Tomasz Graban jest rodowitym Kociewiakiem, ale sercem obywatelem Jury Krakowsko-Wieluńskiej. Od ponad trzydziestu lat bezgraniczną miłością darzy jaskinie. Opowiada o tym w swojej książce „Zamknięty Świat”.
– Kiedy podzieliłem się z żoną pomysłem wydania książki o mojej pasji, postawiła mi tylko jeden warunek: „To musi być napisane prostym, jasnym językiem. Tak, żeby czytelnicy mogli wszystko zrozumieć”. Starałem się ten warunek spełnić. Tekst jest chyba przyswajalny, zawiera między innymi anegdoty i wspomnienia jak w Polsce wyglądało uprawianie sportów ekstremalnych 30 lat temu. Wyjaśniam też źródła swojej pasji i ewolucji mojej postawy wobec natury – mówił Tomasz Graban podczas spotkania autorskiego w Miejskiej Bibliotece Publicznej.
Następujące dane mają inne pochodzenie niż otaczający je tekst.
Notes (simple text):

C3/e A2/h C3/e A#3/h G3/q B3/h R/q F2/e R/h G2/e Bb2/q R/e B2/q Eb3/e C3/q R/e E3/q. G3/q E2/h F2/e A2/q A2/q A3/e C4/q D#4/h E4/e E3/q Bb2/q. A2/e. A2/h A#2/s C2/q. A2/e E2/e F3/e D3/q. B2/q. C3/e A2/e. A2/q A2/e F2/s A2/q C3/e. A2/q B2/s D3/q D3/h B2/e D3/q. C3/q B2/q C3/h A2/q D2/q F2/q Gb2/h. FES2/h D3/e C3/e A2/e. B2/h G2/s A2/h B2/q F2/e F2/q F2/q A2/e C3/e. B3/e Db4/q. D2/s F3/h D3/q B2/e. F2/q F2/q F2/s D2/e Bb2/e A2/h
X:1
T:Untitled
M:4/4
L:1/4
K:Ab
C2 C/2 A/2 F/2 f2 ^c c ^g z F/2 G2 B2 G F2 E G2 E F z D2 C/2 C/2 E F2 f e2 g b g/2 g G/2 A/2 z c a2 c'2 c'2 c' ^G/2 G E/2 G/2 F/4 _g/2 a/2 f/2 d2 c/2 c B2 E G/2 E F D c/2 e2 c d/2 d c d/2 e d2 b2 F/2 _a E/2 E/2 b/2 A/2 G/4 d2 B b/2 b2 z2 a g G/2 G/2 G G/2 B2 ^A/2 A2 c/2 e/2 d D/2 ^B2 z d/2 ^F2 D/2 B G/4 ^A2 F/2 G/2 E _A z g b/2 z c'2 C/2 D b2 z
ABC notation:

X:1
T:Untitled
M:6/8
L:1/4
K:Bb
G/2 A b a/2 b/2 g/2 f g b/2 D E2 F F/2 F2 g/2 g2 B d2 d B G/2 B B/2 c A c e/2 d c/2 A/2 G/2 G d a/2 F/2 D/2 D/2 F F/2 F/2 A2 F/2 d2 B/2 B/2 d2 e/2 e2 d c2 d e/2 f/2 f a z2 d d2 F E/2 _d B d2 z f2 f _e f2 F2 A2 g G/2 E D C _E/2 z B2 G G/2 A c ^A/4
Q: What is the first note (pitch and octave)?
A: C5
Pierwszą czytelniczką, a przy okazji recenzentką „Zamkniętego Świata” była oczywiście żona pana Tomka, Beata Graban. Autor o opinię poprosił także młodego pisarza Kornela Machnikowskiego. –Czasami, żeby lepiej zrozumieć swoje otoczenie, dobrze jest je odnieść do czegoś zupełnie dla nas nieznanego. Właśnie ta książka umożliwiła mi złapanie niecodziennej, podziemnej, tajemniczej i pełnej życiowej mądrości perspektywy. Tomku, gratuluję. Jeszcze raz dziękuję za zaszczyt przedpremierowej lektury – powiedział Kornel Machnikowski.
Niewątpliwą atrakcją „Zamkniętego Świata” są efektowne i unikatowe fotografie, zawarte nie tylko w części albumowej książki, opatrzone bardzo przystępnym, czasami humorystycznym opisem z odrobiną teorii. – To wszystko nie udałoby się bez Lecha Zdrojewskiego, któremu z tego miejsca bardzo dziękuję. To on, przez cały czas pracy nad książką, motywował mnie do robienia coraz lepszych zdjęć. Wiele mnie w tej dziedzinie nauczył – mówił Tomasz Graban.
Autor książki swoją pasją potrafił zarazić całą swoją rodzinę. Być może uda mu się zaszczepić ją też w czytelnikach „Zamkniętego Świata”. Pan Tomasz ma dar przekonywania, więc jest to bardzo prawdopodobne.